The Difference Between Good and Bad AI Use in Education
The distinction the research keeps returning to is not whether students use AI, but how.
AI tutoring that asks follow-up questions, prompts reflection, and adjusts difficulty based on where a student actually struggles tends to improve learning. AI tools that simply produce answers on demand tend to replace the cognitive work that produces learning.
A literature review from November 2025, covering studies from 2005 to 2025, found that AI tutoring systems are most effective when used to complement, rather than replace, human instruction. Effectiveness dropped when AI substituted for teacher interaction entirely.
The practical implication is this: a student who uses AI to check their reasoning, explore a concept from a different angle, or get instant feedback on a draft essay is learning. A student who pastes a question and copies the output is not.
Schools and universities have started setting rules around this distinction. Some require students to show their reasoning process. Others use AI-detection tools. Both approaches treat the tool itself as neutral and focus on the behavior around it.
What This Means Going Forward
AI in education is not going to disappear. The question is whether the rollout gets shaped by evidence or by enthusiasm.
The research from 2025 and 2026 suggests that AI tools can genuinely improve outcomes when designed around sound pedagogy, paired with teacher involvement, and used to support thinking rather than replace it. When those conditions are absent, the same tools accelerate exactly the dependency students already say they fear.

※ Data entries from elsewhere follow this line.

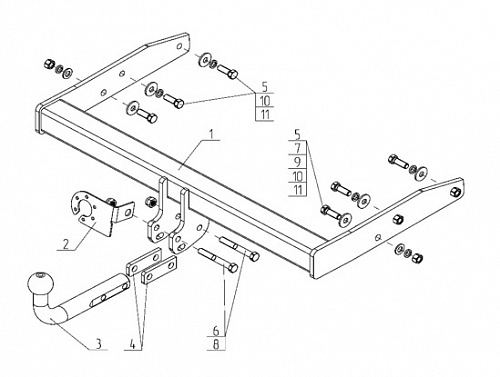 5
10
11

1

5
7
9
10
11

2

3

4

6
8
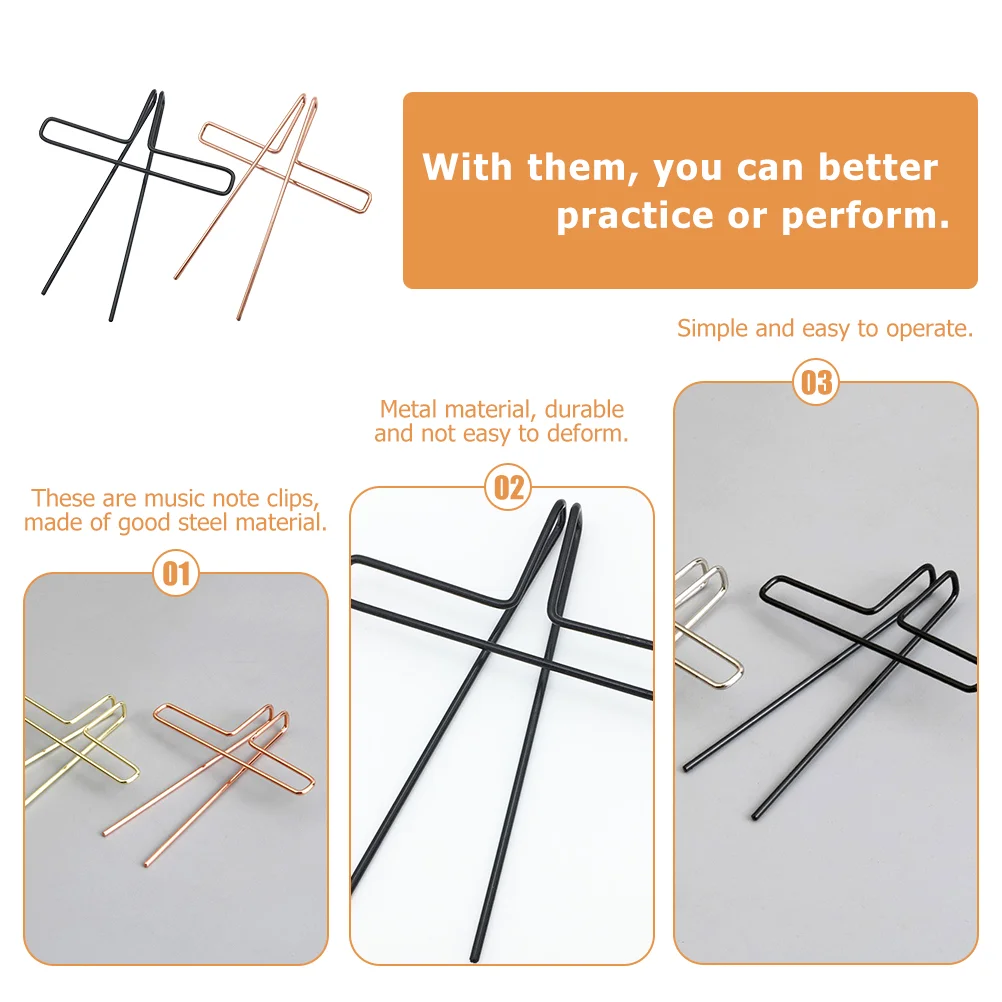 With them, you can better practice or perform.

Simple and easy to operate.

03

Metal material, durable and not easy to deform.

02

These are music note clips, made of good steel material.

01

That tension is not a reason to ban AI from classrooms. It is a reason to be precise about how it is introduced.
Frequently Asked Questions
1.Does AI in education improve student learning outcomes?
Yes, under the right conditions. A 2025 randomized controlled trial in Scientific Reports found that students using a well-designed AI tutor learned significantly more in less time than students in active-learning classes. A systematic review of 28 studies covering 4,597 K-12 students also found generally positive effects, particularly when AI systems adapted to individual student performance and included self-assessment features.

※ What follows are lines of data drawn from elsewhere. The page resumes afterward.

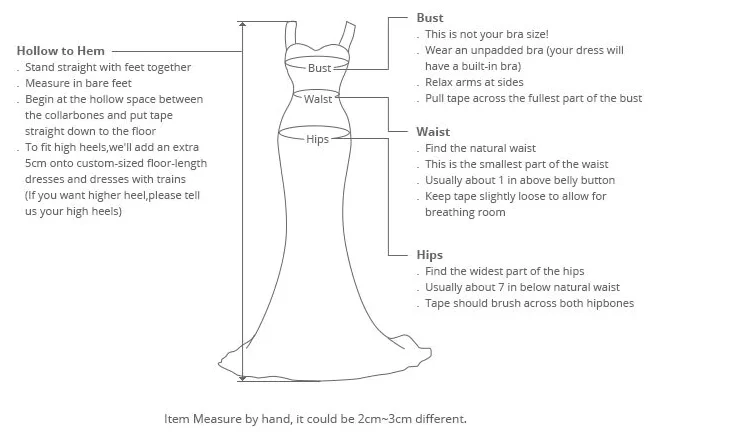 Hollow to Hem
. Stand straight with feet together
. Measure in bare feet
. Begin at the hollow space between the collarbones and put tape straight down to the floor
. To fit high heels,we'll add an extra 5cm onto custom-sized floor-length dresses and dresses with trains (If you want higher heel,please tell us your high heels)

Bust
Waist
Hips

Bust
. This is not your bra size!
. Wear an unpadded bra (your dress will have a built-in bra)
. Relax arms at sides
. Pull tape across the fullest part of the bust

Waist
. Find the natural waist
. This is the smallest part of the waist
. Usually about 1 in above belly button
. Keep tape slightly loose to allow for breathing room

Hips
. Find the widest part of the hips
. Usually about 7 in below natural waist
. Tape should brush across both hipbones

Item Measure by hand, it could be 2cm~3cm different.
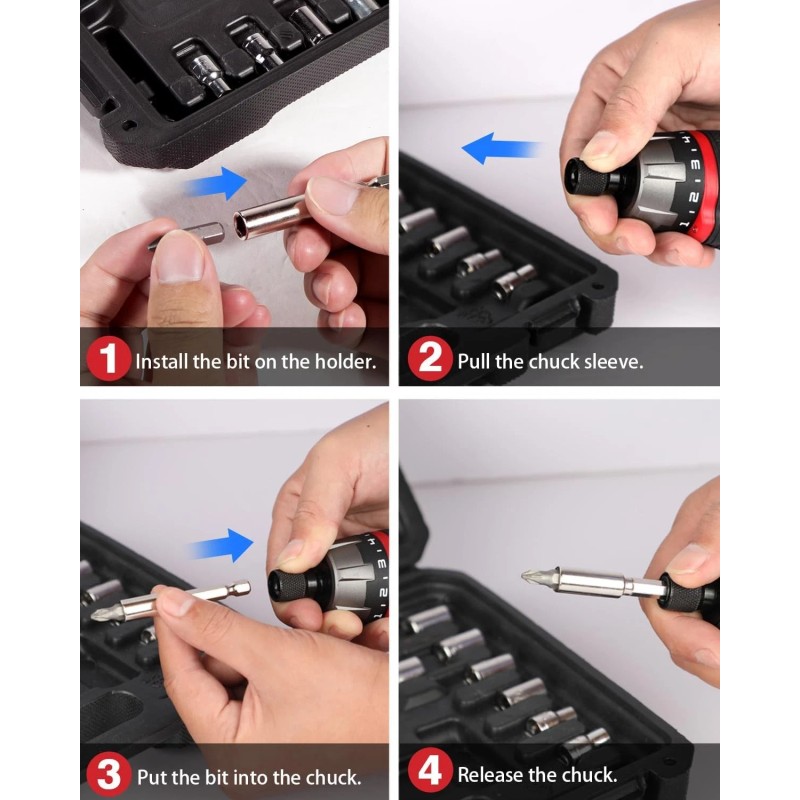 1 Install the bit on the holder.

2 Pull the chuck sleeve.

3 Put the bit into the chuck.

4 Release the chuck.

2.Does AI harm critical thinking skills in students?
Research suggests it can, depending on how it is used. A December 2025 RAND Corporation survey found that 67 percent of students believed increased AI use would harm critical thinking. A 2026 review across cognitive science and education research identified AI-driven cognitive offloading as a real risk, where students delegate reasoning to AI rather than developing it themselves. The risk is highest when AI replaces thinking rather than supporting it.
3.How should schools use AI in education responsibly?
Research consistently recommends using AI as a complement to human instruction, not a replacement for it. Effective AI tools ask students follow-up questions, prompt self-reflection, and adjust difficulty based on real performance. Schools should pair AI use with clear expectations around reasoning and process, and maintain teacher involvement as the primary instructional relationship. An international research workshop at Cambridge in 2025 concluded that AI works best within human-centered learning environments.